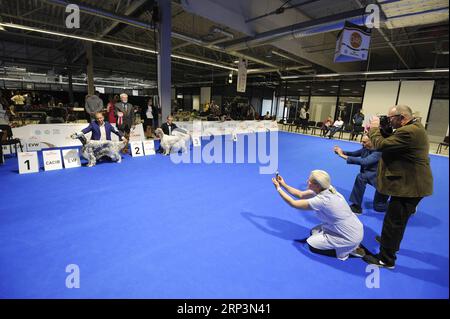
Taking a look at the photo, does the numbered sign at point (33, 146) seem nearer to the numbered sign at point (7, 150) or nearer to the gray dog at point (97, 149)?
the numbered sign at point (7, 150)

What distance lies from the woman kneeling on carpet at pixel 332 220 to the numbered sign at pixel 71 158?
15.5 feet

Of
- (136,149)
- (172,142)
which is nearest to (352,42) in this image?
(172,142)

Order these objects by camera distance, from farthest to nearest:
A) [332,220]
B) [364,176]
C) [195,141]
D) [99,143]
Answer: [195,141]
[99,143]
[364,176]
[332,220]

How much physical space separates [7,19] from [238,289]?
13.0 metres

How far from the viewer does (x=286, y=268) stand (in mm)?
2291

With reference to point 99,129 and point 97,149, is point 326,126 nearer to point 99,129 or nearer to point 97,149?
point 99,129

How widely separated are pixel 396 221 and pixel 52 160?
5800 millimetres

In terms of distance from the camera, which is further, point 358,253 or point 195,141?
point 195,141

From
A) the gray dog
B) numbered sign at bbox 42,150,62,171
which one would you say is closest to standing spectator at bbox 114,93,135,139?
the gray dog

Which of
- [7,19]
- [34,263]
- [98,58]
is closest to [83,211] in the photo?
[34,263]

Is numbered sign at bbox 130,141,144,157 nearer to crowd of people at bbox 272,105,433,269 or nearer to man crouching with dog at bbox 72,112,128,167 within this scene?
man crouching with dog at bbox 72,112,128,167

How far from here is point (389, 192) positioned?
7.32ft

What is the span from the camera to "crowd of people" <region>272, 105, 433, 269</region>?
6.84 ft

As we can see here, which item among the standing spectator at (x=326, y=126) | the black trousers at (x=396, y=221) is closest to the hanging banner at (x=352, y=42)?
the black trousers at (x=396, y=221)
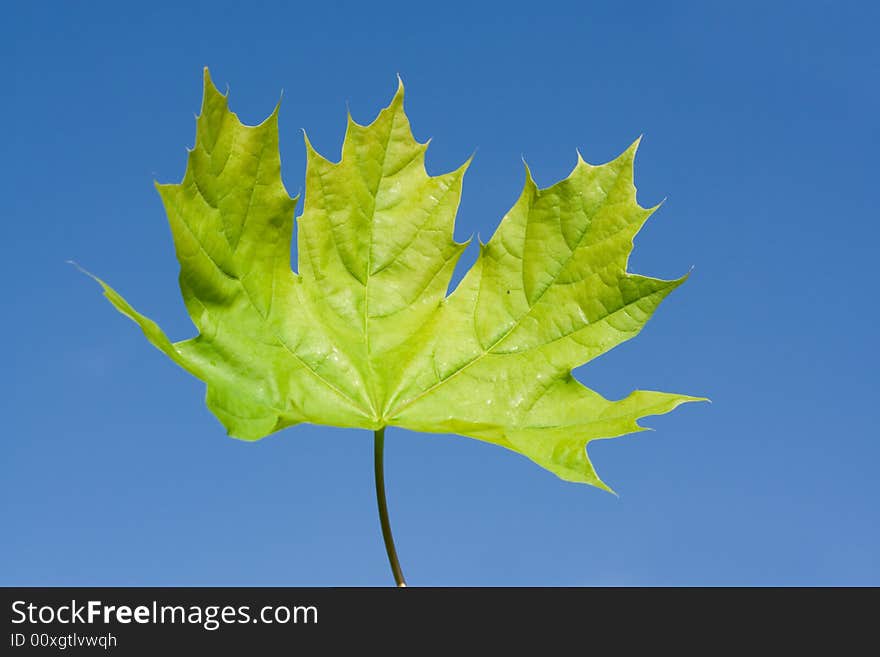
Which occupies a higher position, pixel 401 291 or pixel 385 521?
pixel 401 291

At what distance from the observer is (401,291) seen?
6.97 feet

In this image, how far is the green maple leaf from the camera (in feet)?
6.19

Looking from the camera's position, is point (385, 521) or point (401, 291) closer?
point (385, 521)

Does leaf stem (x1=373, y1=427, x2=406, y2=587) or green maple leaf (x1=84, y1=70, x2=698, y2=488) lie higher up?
green maple leaf (x1=84, y1=70, x2=698, y2=488)

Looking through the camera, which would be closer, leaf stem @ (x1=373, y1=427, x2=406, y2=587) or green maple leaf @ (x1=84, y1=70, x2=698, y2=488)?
leaf stem @ (x1=373, y1=427, x2=406, y2=587)

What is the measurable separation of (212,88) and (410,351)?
28.2 inches

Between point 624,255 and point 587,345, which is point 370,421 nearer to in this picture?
point 587,345

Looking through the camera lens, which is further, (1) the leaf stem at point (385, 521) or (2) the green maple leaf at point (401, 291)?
(2) the green maple leaf at point (401, 291)

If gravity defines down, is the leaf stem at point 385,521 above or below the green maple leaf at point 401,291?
below

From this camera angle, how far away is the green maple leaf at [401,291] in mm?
1888
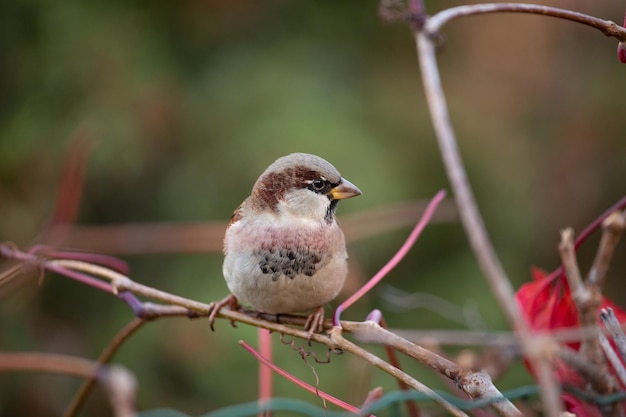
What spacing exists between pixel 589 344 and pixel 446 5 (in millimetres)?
2125

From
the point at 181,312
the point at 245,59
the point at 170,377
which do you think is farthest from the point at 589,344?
the point at 245,59

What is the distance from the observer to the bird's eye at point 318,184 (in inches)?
52.9

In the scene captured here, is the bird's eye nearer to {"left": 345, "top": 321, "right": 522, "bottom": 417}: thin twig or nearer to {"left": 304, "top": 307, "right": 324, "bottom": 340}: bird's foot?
{"left": 304, "top": 307, "right": 324, "bottom": 340}: bird's foot

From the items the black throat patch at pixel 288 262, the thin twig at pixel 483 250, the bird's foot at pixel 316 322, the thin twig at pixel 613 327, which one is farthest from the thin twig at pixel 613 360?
the black throat patch at pixel 288 262

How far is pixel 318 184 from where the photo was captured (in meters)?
1.35

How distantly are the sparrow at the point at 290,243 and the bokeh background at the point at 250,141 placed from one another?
79 centimetres

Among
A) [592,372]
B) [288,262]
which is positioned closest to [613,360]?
[592,372]

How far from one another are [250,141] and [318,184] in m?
1.02

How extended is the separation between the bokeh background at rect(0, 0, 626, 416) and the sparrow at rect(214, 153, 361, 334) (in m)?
0.79

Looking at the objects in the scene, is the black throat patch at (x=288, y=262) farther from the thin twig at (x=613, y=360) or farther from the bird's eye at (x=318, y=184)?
the thin twig at (x=613, y=360)

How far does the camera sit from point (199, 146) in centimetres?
246

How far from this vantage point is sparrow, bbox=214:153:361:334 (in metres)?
1.25

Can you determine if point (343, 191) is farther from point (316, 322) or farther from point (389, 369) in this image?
point (389, 369)

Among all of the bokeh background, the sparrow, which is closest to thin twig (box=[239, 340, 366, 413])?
the sparrow
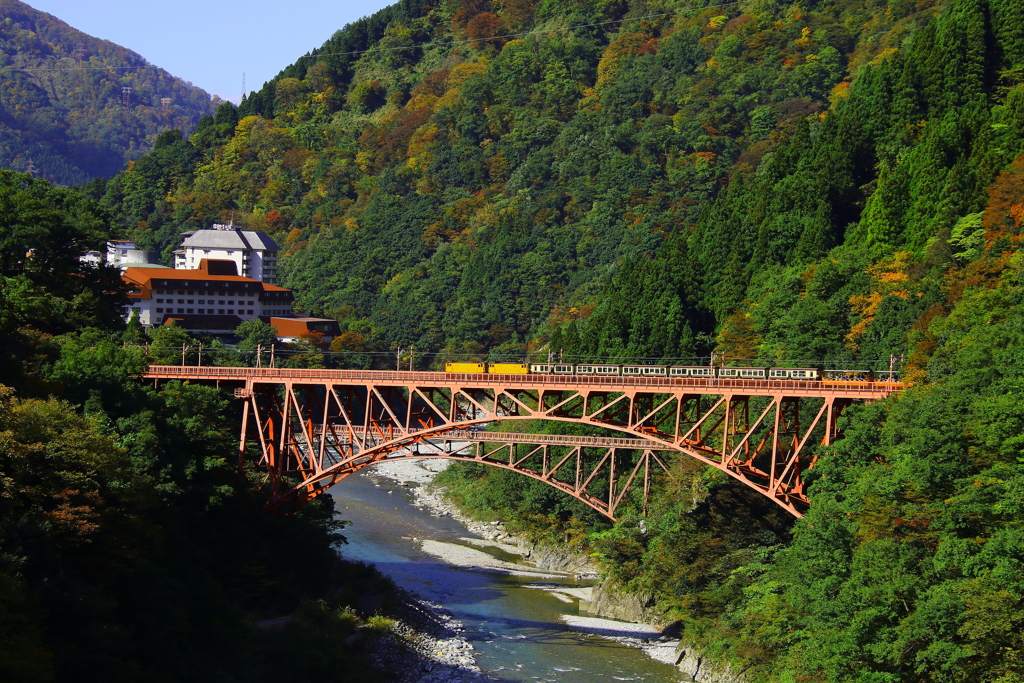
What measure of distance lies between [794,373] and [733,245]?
2856cm

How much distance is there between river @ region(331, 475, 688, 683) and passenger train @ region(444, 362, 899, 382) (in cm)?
1214

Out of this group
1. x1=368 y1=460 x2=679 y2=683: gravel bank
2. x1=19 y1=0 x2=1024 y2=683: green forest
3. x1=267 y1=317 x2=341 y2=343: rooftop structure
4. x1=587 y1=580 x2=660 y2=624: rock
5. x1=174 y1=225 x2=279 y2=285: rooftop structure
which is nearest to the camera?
x1=19 y1=0 x2=1024 y2=683: green forest

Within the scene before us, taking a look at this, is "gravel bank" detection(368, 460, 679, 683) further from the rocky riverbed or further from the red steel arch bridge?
the red steel arch bridge

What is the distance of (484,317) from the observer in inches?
5512

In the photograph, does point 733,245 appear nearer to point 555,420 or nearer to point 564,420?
point 555,420

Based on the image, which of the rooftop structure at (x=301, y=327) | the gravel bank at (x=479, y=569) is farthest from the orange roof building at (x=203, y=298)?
the gravel bank at (x=479, y=569)

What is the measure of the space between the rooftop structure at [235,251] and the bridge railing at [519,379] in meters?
91.8

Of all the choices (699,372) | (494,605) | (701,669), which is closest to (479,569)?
(494,605)

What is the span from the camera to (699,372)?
7325 centimetres

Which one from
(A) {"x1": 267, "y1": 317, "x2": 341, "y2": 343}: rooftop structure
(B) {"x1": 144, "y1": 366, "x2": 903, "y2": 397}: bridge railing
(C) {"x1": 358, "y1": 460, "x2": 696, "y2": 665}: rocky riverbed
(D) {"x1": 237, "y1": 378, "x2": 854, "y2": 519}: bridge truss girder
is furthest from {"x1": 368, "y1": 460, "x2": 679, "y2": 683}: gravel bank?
(A) {"x1": 267, "y1": 317, "x2": 341, "y2": 343}: rooftop structure

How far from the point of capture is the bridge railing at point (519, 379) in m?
51.2

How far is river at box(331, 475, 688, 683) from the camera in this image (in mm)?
52594

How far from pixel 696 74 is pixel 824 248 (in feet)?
296

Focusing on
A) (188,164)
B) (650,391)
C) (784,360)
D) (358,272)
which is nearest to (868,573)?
(650,391)
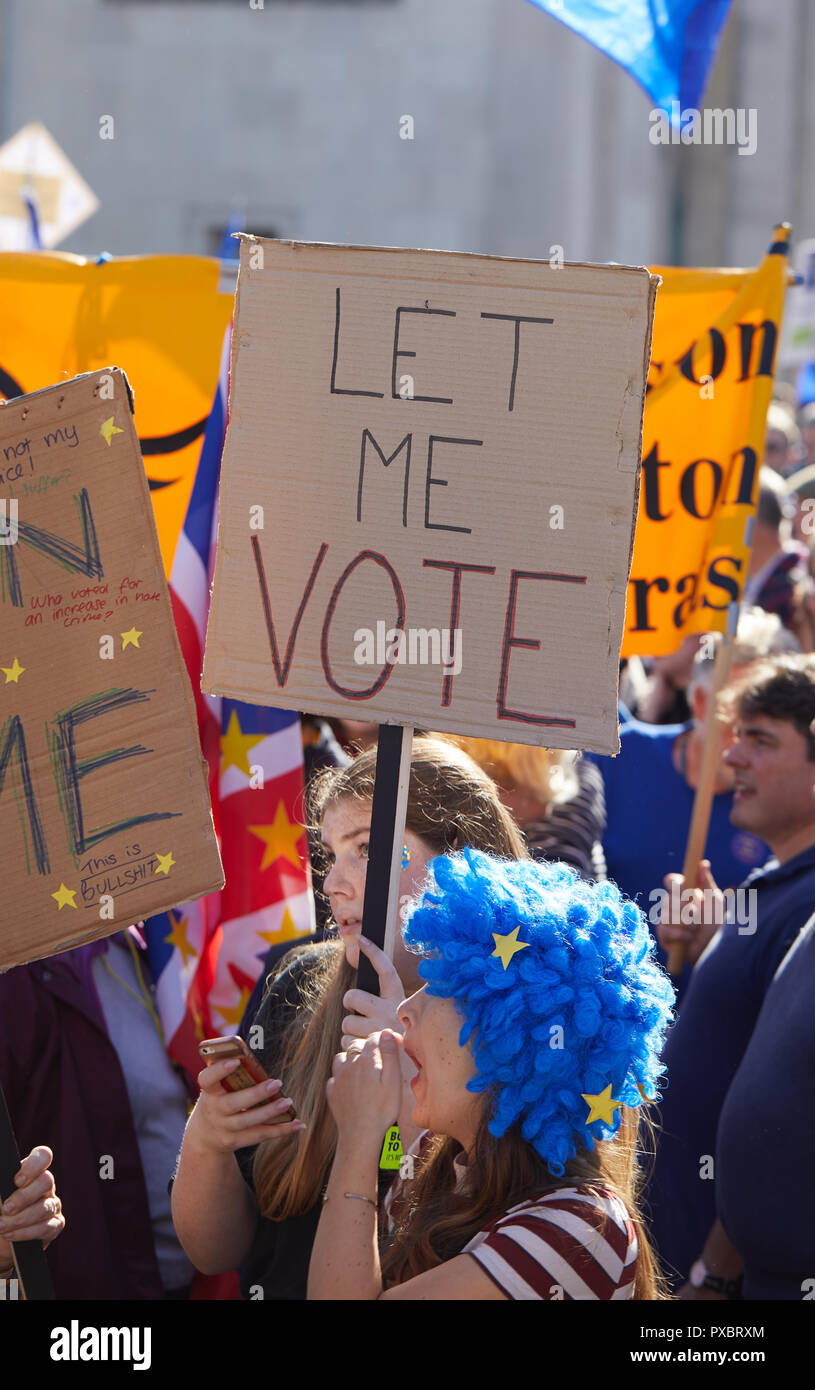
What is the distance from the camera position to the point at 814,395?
809 centimetres

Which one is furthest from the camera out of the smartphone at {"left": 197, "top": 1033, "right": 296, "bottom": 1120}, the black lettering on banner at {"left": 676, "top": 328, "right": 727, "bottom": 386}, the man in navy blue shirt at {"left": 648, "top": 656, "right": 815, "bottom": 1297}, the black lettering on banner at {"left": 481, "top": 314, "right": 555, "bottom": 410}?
the black lettering on banner at {"left": 676, "top": 328, "right": 727, "bottom": 386}

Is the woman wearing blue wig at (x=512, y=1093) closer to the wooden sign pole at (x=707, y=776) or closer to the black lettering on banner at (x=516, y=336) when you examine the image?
the black lettering on banner at (x=516, y=336)

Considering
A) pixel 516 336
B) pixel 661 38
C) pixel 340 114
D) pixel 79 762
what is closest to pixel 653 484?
pixel 661 38

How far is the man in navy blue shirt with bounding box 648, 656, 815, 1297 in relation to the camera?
293cm

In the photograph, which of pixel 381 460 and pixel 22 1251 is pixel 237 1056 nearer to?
pixel 22 1251

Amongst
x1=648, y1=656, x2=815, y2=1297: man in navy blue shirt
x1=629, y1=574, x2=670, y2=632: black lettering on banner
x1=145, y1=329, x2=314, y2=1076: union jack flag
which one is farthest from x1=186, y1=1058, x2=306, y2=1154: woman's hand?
x1=629, y1=574, x2=670, y2=632: black lettering on banner

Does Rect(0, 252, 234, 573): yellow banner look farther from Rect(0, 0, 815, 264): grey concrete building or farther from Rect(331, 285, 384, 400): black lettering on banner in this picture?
Rect(0, 0, 815, 264): grey concrete building

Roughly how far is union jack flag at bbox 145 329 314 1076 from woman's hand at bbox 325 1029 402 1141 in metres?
1.26

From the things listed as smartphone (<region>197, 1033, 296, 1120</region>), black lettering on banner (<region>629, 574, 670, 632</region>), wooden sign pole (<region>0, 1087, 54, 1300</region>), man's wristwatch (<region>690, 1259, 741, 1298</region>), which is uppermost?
black lettering on banner (<region>629, 574, 670, 632</region>)

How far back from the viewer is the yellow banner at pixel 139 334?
139 inches

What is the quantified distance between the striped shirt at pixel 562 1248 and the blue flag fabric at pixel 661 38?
9.52 feet

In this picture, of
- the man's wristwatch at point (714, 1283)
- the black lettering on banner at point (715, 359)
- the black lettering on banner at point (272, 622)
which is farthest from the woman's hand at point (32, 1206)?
the black lettering on banner at point (715, 359)
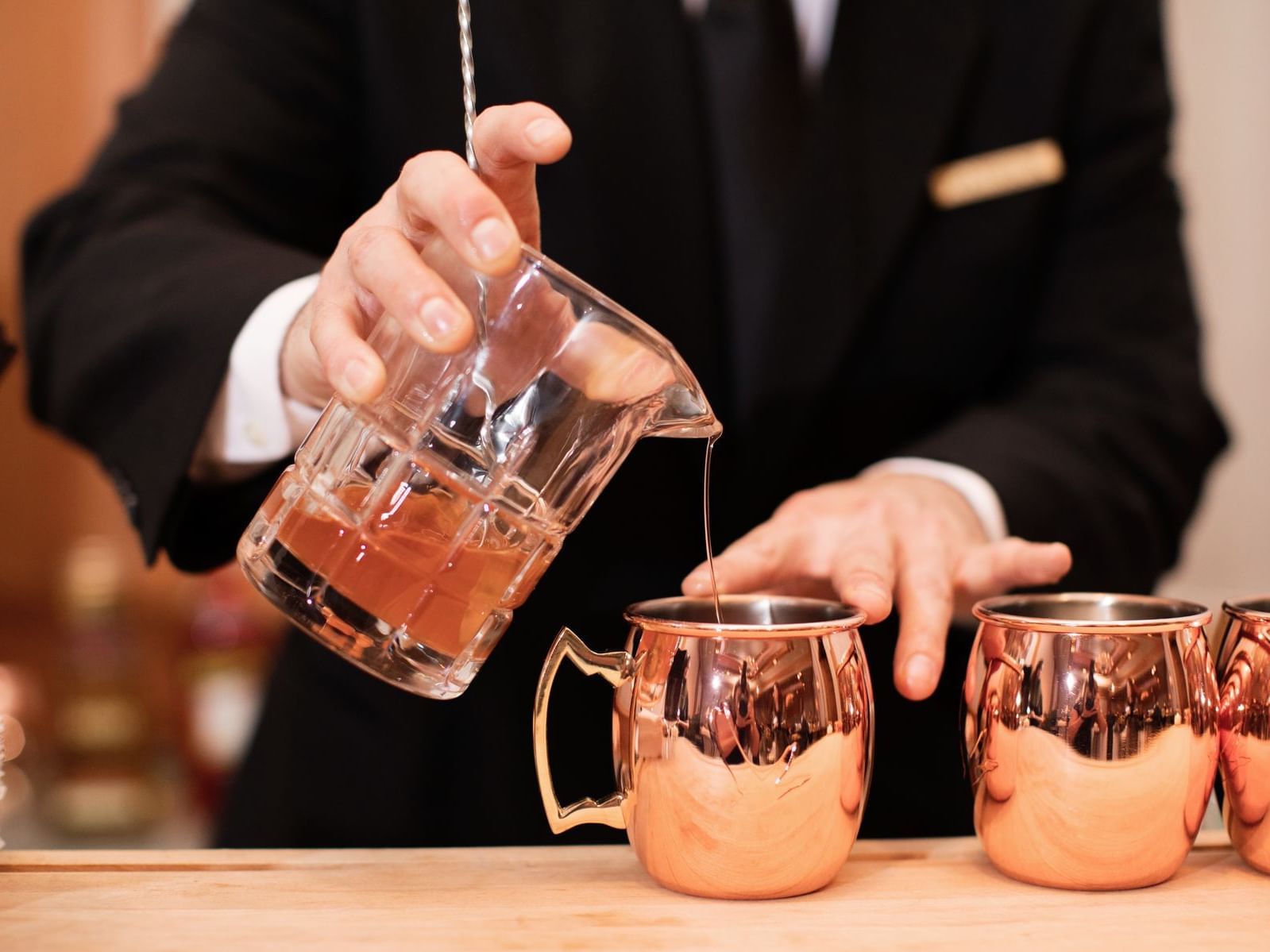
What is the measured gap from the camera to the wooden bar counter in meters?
_ _ _
* Task goal
Beginning with the line that holds "Roughly how far" and ending with the last line of the material above, extract every line exactly, pictures excluded.

* Correct response
Roughly how far is union jack flag at bbox 145 329 314 1076 from woman's hand at bbox 325 1029 402 1141 in metres?
1.26

From the things listed as smartphone (<region>197, 1033, 296, 1120</region>), black lettering on banner (<region>629, 574, 670, 632</region>), wooden sign pole (<region>0, 1087, 54, 1300</region>), man's wristwatch (<region>690, 1259, 741, 1298</region>), which is uppermost?
black lettering on banner (<region>629, 574, 670, 632</region>)

How far back from the viewer is the yellow banner at pixel 139 334?
139 inches

What is the quantified distance between the striped shirt at pixel 562 1248 and the blue flag fabric at pixel 661 38?
9.52 feet

In this picture, of
- the man's wristwatch at point (714, 1283)
- the black lettering on banner at point (715, 359)
- the black lettering on banner at point (272, 622)
which is farthest from the woman's hand at point (32, 1206)?
the black lettering on banner at point (715, 359)
What is the measured gap from the camera to the wooden bar counter in meters?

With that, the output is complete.